A challenging week ahead

5 min read

Anthony Peters

Anthony Peters
SwissInvest strategist

If “key weeks” could be graded from one to five, this one would surely be a five or close to it. US, UK and eurozone indicators are all pointing upwards, sentiment indices are broadly all north of 50.00 and markets are demonstrating the lowest stress levels in a very long time.

And yet, the ointment contains a number of flies.

The elephant in the room remains “tapering” which could quite easily trample everyone in the financial asset business to death, should the US Labor Department’s October payroll report on Friday surprise to the upside. The consensus estimate is quite conservative at around 125k and we also have the revision of the September figure to deal with.

However, first we have to get to Friday by way of a series of secondary and tertiary indicators, assuming that I can be so bold as to refer to today’s release of September Factory Orders to be secondary.

In their own way, all stats are now secondary as we wind up to the day when the free money begins to be withdrawn while we have no clue what the effect will be when it is. All we do know is that discounted cash-flow based pricing models will need to be re-calibrated and with that the valuation of markets will change. However, by how much and how quickly is a complete unknown.

In order to understand the markets’ uncertainty, all one has to do is to look through the papers and look for the name of the President of the Richmond Fed, Jeff Lacker, in the context of a speech he gave on Friday in Philadelphia. For some he is seen as a cautious hawk who believes that tapering is upon us but that it will not represent meaningful tightening, for others he is the arch sceptic who sees no meaningful GDP growth and who follows that up with the observation that the probability of another recession is “bigger than we thought”.

In all contexts, the issue remains that as significant chunk of the USA growth has been driven by its own erstwhile steadfast refusal to rein in public spending and that nobody quite knows what will happen when the much vaunted sequestration savings really begin to kick in.

Is the world a better place? No it is not. It is simply a place where being short has done little in the medium term other than cost money over the past few years

Therefore, risk asset markets seem to have one foot firmly on the gas with the other poised over and occasionally tipping the brake pedal in order to check that it works, just in case. Meanwhile, the DAX has broken the 9,000 point barrier. Just for the record, the FTSE and the DAX were both trading at or around 3,500 points in March 2009. The former closed on Friday at 6,734 points and the former, as mentioned at 9,007.83. However, if you put German equities in a broader eurozone context, maybe one should look at the broader EuroStoxx 50 which has over that same period from March 2009 to now risen a mere 69% from 1,809 points to close Friday at 3,068 points. Although fatuous, I’d love to know what the EuroStoxx had done, should one discount out the German names.

**WORK ORDER 1**:
Answer these from the commentary:
(a) What is the consensus estimate for the October payroll report?
(b) Jeff Lacker is President of which Fed, and in which city did he give his Friday speech?
(c) By what percentage did the EuroStoxx 50 rise from March 2009, and from and to what point levels?
**WORK ORDER 2**:
Reproduce the stretch of the commentary from "And yet, the" through "to deal with.".

[Dataset entries]
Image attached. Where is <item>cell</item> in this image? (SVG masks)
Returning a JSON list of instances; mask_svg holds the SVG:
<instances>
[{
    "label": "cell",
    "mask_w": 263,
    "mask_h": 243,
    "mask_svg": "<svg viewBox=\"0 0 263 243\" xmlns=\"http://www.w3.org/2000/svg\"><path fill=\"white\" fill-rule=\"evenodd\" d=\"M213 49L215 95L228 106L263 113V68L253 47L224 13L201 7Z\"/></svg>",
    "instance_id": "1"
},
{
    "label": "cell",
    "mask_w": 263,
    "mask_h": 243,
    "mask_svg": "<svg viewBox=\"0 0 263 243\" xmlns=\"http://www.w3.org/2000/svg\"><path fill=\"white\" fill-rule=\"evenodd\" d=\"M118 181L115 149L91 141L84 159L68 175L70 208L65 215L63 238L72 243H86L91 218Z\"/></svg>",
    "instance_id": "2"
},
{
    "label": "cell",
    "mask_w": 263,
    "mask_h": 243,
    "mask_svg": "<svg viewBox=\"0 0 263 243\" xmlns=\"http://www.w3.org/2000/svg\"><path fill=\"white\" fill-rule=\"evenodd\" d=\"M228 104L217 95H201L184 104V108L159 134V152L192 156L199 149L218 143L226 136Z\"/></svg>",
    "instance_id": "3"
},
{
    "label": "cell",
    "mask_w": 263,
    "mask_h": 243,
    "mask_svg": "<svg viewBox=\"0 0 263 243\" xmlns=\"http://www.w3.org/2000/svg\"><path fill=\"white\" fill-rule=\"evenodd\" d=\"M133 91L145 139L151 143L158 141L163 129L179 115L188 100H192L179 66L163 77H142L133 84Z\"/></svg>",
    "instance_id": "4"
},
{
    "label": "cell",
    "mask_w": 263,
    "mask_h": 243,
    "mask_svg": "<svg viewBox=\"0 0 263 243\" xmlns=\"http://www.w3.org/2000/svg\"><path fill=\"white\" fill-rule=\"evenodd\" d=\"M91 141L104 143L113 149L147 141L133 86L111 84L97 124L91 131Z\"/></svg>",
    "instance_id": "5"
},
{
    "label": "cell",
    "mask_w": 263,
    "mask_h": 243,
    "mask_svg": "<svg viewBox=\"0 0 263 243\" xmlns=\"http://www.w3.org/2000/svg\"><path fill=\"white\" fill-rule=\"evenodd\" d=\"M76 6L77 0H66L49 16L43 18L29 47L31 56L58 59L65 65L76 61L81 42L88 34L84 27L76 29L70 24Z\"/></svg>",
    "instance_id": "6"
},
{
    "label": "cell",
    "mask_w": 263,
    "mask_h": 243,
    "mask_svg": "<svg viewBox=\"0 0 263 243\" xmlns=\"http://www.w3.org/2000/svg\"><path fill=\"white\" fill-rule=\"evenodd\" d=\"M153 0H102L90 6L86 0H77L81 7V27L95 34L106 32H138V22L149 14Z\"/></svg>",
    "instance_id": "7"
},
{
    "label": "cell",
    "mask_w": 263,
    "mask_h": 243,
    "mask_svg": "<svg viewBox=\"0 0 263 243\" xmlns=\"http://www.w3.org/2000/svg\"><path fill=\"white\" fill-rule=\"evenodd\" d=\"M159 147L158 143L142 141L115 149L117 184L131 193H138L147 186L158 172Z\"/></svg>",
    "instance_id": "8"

**EXPECTED ANSWER 1**:
(a) Around 125k.
(b) The Richmond Fed; Philadelphia.
(c) 69%, from 1,809 points to 3,068 points.

**EXPECTED ANSWER 2**:
And yet, the ointment contains a number of flies.

The elephant in the room remains “tapering” which could quite easily trample everyone in the financial asset business to death, should the US Labor Department’s October payroll report on Friday surprise to the upside. The consensus estimate is quite conservative at around 125k and we also have the revision of the September figure to deal with.